Come funziona nella vostra organizzazione la convivenza delle diverse generazioni di collaboratori?
- Quante generazioni diverse vi sono nella vostra azienda?
- Come sono distribuite?
- Nel senso che vi sono fasce di età e di aree che presentano concentrazioni particolari?
- Oppure tutte le aree presentano una diversità e un mix di generi ed età?
- Come funziona nella vostra organizzazione la convivenza delle diverse generazioni di collaboratori?
A queste domande si tende generalmente a rispondere sulla base delle sensazioni che si hanno.
Ho avuto recentemente modo di sperimentare l’impatto che ha nelle aziende poter incrementare il livello di consapevolezza su come è composta la popolazione aziendale attraverso strumenti e confronti che ne facilitino l’analisi e ne consentano la visualizzazione.
Ero partita da alcuni primi elementi: “Quanti sono i vostri collaboratori che andranno in pensione nell’arco dei prossimi cinque anni e quale sarà l’impatto sulla vostra organizzazione di questo fenomeno? Di quanti uomini e donne è composta la popolazione aziendale e come sono distribuiti nelle varie fasce di età? Quante persone abbiamo nelle fasce dei più giovani e quante nella fascia 35- 40 anni?”
Mi sono resa conto come questa analisi metta in luce subito il rischio per l’azienda di perdere alcune delle competenze chiave, difficilmente rimpiazzabili e di difficile reperimento sul mercato del lavoro.
Tutto ciò è naturalmente da mettere in relazione alle mansioni che si prevedono evolvere in maniera significativa nei prossimi anni e di cui vi sarà necessità.
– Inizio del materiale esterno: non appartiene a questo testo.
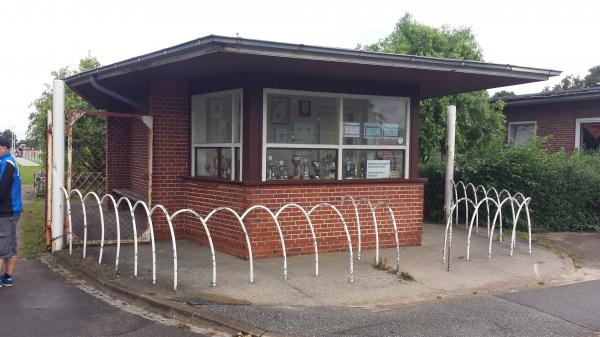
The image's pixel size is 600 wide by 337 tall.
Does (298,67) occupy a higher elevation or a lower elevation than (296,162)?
higher

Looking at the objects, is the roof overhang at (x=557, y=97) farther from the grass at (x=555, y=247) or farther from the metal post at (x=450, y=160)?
the metal post at (x=450, y=160)

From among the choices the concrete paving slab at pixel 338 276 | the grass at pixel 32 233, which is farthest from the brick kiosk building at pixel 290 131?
the grass at pixel 32 233

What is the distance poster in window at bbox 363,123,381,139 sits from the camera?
941 centimetres

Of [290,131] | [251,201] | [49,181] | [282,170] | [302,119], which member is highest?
[302,119]

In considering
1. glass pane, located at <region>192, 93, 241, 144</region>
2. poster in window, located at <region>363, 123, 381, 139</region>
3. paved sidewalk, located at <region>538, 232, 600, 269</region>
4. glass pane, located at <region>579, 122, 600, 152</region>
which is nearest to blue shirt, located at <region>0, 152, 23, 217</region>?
glass pane, located at <region>192, 93, 241, 144</region>

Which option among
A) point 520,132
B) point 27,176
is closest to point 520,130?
point 520,132

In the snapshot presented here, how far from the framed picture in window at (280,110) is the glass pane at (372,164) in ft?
3.96

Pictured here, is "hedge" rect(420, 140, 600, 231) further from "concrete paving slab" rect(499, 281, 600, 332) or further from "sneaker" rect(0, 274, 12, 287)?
"sneaker" rect(0, 274, 12, 287)

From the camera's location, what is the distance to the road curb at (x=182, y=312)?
5273 millimetres

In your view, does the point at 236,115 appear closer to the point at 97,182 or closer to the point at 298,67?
the point at 298,67

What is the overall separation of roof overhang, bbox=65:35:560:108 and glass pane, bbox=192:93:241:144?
1.50 ft

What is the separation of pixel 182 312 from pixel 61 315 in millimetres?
1276

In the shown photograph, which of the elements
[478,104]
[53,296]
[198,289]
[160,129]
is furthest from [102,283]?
[478,104]

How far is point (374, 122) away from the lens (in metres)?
9.48
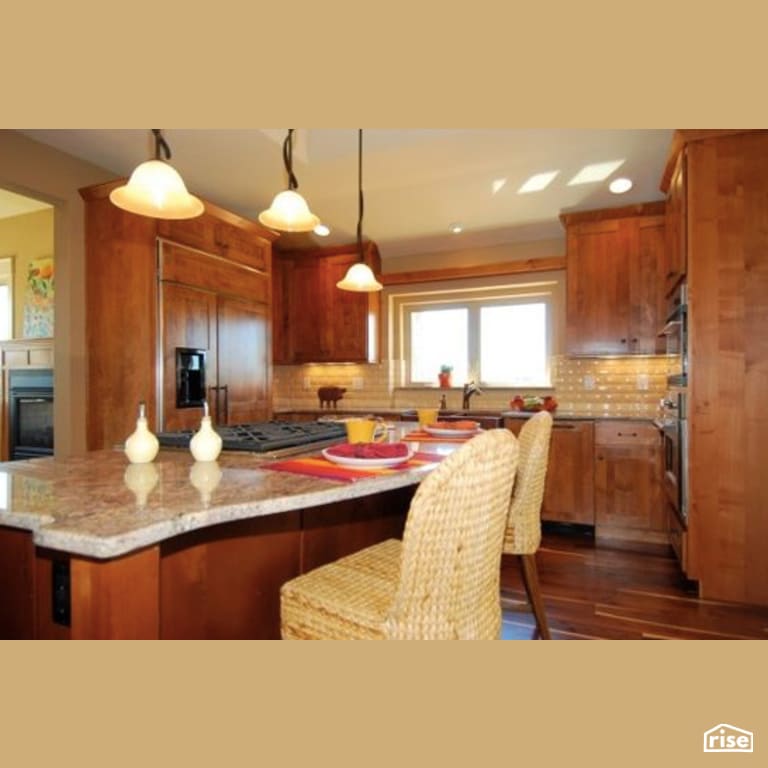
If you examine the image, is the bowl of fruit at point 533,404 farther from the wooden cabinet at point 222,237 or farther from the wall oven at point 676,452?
the wooden cabinet at point 222,237

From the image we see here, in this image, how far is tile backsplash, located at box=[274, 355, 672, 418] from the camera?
13.1ft

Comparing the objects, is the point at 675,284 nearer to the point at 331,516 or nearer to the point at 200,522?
the point at 331,516

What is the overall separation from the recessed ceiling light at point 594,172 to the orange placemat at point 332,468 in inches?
114

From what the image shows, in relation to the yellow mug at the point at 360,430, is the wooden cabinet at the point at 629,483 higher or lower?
Answer: lower

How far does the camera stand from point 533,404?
13.5 ft

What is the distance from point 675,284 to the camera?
2848 mm

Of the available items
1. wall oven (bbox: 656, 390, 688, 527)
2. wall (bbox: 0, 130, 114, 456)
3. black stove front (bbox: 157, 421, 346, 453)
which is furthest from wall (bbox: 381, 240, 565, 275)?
black stove front (bbox: 157, 421, 346, 453)

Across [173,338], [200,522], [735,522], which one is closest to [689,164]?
[735,522]

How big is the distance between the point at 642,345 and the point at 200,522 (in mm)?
3654

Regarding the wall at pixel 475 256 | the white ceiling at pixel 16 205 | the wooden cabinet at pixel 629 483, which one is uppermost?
the white ceiling at pixel 16 205

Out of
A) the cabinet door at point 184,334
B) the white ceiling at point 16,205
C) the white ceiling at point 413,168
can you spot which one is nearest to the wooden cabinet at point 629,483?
the white ceiling at point 413,168

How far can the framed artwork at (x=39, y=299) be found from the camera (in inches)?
180
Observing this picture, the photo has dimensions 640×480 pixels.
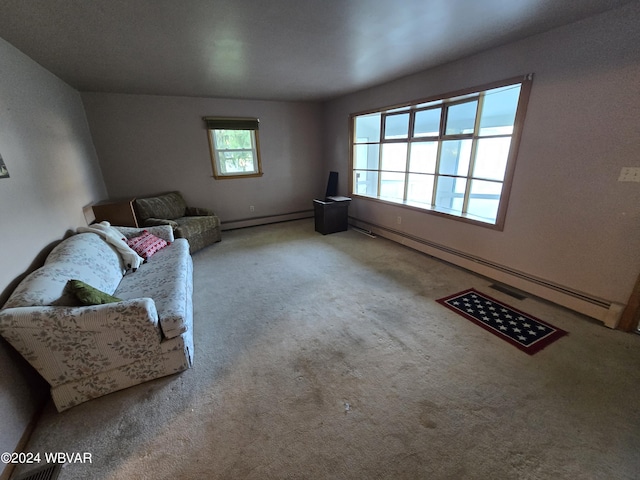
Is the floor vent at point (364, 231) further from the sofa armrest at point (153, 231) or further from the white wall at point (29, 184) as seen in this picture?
the white wall at point (29, 184)

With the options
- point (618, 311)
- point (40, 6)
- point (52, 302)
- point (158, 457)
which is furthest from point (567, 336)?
point (40, 6)

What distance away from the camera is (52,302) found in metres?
1.55

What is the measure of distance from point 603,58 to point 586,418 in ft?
8.33

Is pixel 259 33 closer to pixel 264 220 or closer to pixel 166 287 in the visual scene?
pixel 166 287

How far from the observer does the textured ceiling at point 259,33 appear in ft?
5.75

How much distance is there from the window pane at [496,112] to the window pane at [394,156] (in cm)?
125

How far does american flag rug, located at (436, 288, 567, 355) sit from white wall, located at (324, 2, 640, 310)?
55 cm

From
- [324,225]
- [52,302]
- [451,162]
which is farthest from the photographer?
[324,225]

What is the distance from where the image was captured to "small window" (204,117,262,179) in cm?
473

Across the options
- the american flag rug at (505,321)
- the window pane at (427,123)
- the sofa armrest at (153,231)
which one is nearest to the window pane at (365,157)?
the window pane at (427,123)

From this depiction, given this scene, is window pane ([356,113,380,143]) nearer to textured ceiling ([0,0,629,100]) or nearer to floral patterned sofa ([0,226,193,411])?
textured ceiling ([0,0,629,100])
Rispetto a questo tema di carattere demografico, le imprese si trovano nella necessità di anticipare il cambiamento e a prendere decisioni e misure che non mettano in pericolo la continuità.
L’utilizzo di appropriati strumenti di analisi ha recentemente rappresentato, per due aziende la possibilità di attuare una politica risorse umane volta a minimizzare i rischi legati all’invecchiamento dei collaboratori e a trasformare tale situazione in un vantaggio, pilotando il cambiamento senza perdere la rotta.
Si era partiti dalla ricostruzione visiva della cosiddetta “piramide delle età” adottando poi un approccio modulare.
A seconda della situazione dell’organizzazione, della sua dimensione e del numero dei collaboratori si era scelto su quali gruppi e aree concentrarsi.
Abbiamo trovato aziende che si rendevano conto dell’importanza di tenere monitorala la progressione delle età dei loro dipendenti ma che non avevano ancora intrapreso alcuna iniziativa in tal senso.
In altri casi le aziende avevano già intrapreso azioni identificando chiaramente i problemi che interessavano i diversi gruppi generazionali.
L’adozione di strumenti ha permesso di visualizzare e focalizzare le aree che necessitavano di un urgente intervento rispetto a quelle importanti ma meno prioritarie.
- Ecco che ad esempio in un’impresa caratterizzata da una significativa concentrazione di personale femminile over 55 ha fatto subito mettere questo fattore in relazione con le attività più o meno affaticanti sul piano fisico, interrogandosi sulla necessità di operare cambiamenti di mansione. Si è così potuto progettare il processo comunicativo per rendere possibili questi cambiamenti.
- Inoltre è stato possibile misurare il tempo di collaborazione dei senior (il numero degli anni) a disposizione dell’azienda: era sufficiente per formare intanto qualche successore cui affiancare il collaboratore senior per passare poi il testimone?
In quelle esperienze si è potuto rilevare come fosse di fondamentale importanza istituire un processo da ripetere nel tempo in modo periodico, ogni anno, per rivalutare le distribuzione per le età e anticiparne gli effetti.
Vi è stata poi la fase del censimento delle competenze, che in quelle due organizzazioni è stato condotto sulla base delle funzioni. Per passare infine ad alcune delle persone, quelle nelle aree prioritarie, quelle che disponevano di competenze strategiche, chiave per l’azienda. Come esempio, riporto la competenza della polivalenza come una di quelle che nelle due organizzazioni si era rivelato importante da monitorare e censire. Oltre alle interviste individuali qui si è anche utilizzato uno strumento di autoanalisi che ha permesso di distillare gli elementi di maggior forza e quelli più deboli.
Uno degli elementi di maggior valore è stato quello riguardante la individuazione di dove risiedevano le competenze strategiche e dove quelle critiche intendendo per le prime, quelle essenziali per l’impresa. La loro individuazione consente di valutare i rischi potenziali per l’impresa se esse vengono perdute. Quelle rare o uniche sono rese critiche dalla loro rarità e difficoltà nel sostituirle. Se il buon funzionamento dell’impresa si basa sulla loro presenza, queste divengono un reale fattore di rischio.